■ Excerpt to read ■
....................

Günter Schwartzkopff (5 August 1898 – 14 May 1940) was an officer in the Luftwaffe during World War II. He was the namesake of the Bundeswehr General Schwartzkopff barracks in Hamburg which was renamed the Generalleutnant-Graf-von-Baudissin-Kaserne in June 1994.

Schwartzkopf was an important figure in the development of the dive-bomber arm in the pre-war Luftwaffe. He is credited with the title "Father of the Stuka.

He was awarded the Knight's Cross of the Iron Cross on 24 November 1939 and posthumously promoted to Generalmajor. He was killed on 14 May 1940 after his Junkers Ju 87 was shot down during the Battle of France.

....................

■ Listed records ■

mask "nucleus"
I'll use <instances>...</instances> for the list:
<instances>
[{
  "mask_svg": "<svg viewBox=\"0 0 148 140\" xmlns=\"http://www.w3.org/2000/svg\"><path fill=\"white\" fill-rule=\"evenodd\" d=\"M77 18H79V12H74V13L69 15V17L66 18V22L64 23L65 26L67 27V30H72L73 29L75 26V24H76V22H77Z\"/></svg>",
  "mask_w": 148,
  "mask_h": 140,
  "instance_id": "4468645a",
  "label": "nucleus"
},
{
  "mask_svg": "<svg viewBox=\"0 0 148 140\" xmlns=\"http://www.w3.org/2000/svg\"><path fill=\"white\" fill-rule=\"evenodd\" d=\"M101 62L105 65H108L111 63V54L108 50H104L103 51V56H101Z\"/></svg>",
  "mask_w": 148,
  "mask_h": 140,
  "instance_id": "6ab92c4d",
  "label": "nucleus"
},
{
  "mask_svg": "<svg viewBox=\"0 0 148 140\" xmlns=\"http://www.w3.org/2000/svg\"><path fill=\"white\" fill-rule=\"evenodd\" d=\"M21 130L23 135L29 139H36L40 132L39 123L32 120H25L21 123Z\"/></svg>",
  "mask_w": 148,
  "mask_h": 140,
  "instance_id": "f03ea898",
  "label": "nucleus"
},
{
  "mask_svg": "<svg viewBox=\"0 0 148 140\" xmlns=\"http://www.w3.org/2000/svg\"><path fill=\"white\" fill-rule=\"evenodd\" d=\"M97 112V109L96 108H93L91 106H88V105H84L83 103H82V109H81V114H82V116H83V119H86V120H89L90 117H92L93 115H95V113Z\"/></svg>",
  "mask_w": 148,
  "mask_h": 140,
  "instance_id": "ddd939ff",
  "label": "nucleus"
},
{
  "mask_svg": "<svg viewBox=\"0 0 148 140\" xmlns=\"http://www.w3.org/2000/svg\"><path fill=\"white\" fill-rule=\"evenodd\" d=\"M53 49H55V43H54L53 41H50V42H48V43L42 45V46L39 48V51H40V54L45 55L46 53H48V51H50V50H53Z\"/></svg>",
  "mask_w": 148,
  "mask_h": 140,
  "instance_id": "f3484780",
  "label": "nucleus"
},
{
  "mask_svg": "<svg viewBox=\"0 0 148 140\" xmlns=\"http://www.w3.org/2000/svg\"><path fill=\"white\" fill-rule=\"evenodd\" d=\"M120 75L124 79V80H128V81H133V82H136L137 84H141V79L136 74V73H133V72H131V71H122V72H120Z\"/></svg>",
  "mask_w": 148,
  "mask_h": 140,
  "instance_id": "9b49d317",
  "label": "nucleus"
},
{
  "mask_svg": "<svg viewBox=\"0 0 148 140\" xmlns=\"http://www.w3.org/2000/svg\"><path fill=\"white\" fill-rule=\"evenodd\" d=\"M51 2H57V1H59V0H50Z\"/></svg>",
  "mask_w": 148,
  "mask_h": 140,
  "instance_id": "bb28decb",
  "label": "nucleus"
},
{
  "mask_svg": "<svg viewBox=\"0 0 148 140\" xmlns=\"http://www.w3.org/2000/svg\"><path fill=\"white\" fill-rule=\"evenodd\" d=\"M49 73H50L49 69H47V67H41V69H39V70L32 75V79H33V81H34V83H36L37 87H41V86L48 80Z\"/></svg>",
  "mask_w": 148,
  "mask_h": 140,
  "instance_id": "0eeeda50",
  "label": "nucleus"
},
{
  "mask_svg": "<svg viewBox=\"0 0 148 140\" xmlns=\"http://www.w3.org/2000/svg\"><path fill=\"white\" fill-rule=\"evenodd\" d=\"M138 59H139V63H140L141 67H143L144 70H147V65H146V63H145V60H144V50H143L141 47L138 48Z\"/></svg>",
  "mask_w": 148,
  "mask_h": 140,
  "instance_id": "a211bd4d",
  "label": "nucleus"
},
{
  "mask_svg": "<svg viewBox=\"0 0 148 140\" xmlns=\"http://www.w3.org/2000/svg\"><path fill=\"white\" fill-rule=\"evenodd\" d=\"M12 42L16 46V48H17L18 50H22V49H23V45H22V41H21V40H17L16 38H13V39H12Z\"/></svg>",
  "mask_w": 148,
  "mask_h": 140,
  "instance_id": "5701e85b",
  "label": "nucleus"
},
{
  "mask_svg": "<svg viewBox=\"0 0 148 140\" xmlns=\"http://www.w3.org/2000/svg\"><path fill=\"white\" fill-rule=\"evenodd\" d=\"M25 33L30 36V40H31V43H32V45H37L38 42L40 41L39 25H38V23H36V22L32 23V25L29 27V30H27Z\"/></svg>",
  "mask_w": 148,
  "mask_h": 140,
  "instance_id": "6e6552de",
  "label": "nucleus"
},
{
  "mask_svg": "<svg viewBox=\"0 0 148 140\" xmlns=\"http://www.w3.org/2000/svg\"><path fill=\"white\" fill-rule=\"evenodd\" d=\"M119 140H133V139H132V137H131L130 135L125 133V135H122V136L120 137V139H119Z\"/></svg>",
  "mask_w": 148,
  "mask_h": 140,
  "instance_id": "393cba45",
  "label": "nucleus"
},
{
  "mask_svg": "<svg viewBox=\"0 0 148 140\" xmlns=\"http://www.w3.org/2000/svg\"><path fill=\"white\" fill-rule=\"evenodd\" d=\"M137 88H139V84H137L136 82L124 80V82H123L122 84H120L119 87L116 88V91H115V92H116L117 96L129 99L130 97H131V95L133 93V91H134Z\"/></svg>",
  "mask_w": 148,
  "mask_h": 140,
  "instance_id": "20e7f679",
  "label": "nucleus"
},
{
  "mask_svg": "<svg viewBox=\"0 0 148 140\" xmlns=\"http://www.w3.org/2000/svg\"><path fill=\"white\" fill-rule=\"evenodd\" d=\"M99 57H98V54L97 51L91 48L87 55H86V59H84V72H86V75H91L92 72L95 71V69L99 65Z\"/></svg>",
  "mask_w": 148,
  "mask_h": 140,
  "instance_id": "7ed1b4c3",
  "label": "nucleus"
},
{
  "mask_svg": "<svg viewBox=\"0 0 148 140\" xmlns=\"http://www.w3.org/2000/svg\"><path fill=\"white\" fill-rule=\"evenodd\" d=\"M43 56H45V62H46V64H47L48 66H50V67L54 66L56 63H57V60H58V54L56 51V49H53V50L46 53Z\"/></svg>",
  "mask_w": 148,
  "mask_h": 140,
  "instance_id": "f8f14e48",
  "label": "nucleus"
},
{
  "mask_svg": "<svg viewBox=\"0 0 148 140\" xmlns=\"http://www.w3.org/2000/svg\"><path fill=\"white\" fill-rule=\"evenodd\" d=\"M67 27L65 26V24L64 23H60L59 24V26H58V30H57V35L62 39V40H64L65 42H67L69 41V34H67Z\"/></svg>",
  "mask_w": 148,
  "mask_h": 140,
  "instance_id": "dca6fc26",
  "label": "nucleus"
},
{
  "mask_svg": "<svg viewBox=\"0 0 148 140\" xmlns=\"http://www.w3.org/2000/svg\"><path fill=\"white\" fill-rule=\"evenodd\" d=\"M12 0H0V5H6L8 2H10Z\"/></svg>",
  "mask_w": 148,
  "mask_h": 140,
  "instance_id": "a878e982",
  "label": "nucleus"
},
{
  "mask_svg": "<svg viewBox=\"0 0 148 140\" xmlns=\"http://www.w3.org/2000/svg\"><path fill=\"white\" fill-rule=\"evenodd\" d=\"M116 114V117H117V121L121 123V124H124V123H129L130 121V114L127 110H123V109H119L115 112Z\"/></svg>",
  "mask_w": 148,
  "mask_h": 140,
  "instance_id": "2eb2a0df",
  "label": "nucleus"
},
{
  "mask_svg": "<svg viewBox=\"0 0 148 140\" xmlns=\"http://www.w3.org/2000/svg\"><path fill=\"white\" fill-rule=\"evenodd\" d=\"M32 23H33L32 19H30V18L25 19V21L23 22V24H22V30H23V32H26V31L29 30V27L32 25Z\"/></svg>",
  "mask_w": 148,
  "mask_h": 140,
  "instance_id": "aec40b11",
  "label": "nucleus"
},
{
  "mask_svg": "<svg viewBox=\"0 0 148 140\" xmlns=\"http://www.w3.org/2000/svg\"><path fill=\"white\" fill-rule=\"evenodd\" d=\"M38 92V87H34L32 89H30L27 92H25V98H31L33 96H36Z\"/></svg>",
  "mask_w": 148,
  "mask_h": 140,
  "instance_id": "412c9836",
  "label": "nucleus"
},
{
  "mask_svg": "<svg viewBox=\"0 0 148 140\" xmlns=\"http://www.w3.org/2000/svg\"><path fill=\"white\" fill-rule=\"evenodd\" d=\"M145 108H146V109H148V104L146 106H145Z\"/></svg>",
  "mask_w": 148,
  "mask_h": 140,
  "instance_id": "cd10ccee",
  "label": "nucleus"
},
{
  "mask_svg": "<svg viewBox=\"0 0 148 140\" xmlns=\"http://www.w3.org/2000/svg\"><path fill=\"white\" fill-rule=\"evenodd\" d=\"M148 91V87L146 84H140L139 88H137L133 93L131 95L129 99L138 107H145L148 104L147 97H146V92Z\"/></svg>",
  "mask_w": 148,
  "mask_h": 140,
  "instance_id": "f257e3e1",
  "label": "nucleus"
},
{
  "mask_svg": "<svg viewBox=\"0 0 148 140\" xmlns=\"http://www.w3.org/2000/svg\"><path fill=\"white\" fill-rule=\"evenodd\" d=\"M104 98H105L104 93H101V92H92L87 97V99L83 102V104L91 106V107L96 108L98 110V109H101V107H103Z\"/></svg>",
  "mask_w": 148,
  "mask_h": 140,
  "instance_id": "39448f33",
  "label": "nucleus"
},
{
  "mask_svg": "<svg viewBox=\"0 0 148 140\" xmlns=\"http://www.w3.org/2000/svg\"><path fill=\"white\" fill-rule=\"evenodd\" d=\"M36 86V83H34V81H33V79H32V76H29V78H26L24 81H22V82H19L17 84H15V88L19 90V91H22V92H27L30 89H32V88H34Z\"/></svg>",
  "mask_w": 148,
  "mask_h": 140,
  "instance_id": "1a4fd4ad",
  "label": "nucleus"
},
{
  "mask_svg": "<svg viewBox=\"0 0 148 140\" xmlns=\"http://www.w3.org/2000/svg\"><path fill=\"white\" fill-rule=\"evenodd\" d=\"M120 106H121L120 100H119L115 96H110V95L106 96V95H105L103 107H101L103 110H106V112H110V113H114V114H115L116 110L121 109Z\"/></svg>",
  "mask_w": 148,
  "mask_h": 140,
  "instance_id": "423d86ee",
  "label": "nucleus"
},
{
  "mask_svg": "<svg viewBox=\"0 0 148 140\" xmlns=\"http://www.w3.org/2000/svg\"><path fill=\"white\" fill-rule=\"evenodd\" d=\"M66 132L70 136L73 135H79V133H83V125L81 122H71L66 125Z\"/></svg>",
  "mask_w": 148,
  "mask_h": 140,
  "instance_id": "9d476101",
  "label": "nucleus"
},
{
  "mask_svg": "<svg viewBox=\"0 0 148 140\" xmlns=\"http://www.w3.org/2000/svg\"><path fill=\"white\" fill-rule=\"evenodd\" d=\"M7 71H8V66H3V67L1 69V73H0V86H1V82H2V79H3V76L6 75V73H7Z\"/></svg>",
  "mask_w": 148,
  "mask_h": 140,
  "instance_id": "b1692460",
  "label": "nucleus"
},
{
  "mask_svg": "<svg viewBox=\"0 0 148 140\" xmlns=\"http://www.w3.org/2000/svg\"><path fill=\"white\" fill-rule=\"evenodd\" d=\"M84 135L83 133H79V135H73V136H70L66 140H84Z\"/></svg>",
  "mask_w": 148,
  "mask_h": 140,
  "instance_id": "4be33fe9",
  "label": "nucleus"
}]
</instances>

....................

■ Requirement A ■
Answer these from the text about Günter Schwartzkopff, one answer per line:
(i) What was the Hamburg barracks renamed in June 1994?
(ii) What title is he credited with?
(iii) What aircraft was he flying when he was shot down?
■ Requirement B ■
For each statement, say whether the text about Günter Schwartzkopff agrees, and back your answer with its exact words:
(i) He was promoted to Generalmajor while he was still alive.
(ii) A barracks in Hamburg was named after him.
(iii) He was killed during the Battle of France.
■ Requirement C ■
Write out everything in the text about Günter Schwartzkopff from "Schwartzkopf was an" down to "Battle of France.", swapping "dive-bomber" for "ground-attack".

■ Answer A ■
(i) The Generalleutnant-Graf-von-Baudissin-Kaserne
(ii) Father of the Stuka
(iii) A Junkers Ju 87

■ Answer B ■
(i) No: "posthumously promoted to Generalmajor"
(ii) Yes: "He was the namesake of the Bundeswehr General Schwartzkopff barracks in Hamburg"
(iii) Yes: "He was killed on 14 May 1940 after his Junkers Ju 87 was shot down during the Battle of France."

■ Answer C ■
Schwartzkopf was an important figure in the development of the ground-attack arm in the pre-war Luftwaffe. He is credited with the title "Father of the Stuka.

He was awarded the Knight's Cross of the Iron Cross on 24 November 1939 and posthumously promoted to Generalmajor. He was killed on 14 May 1940 after his Junkers Ju 87 was shot down during the Battle of France.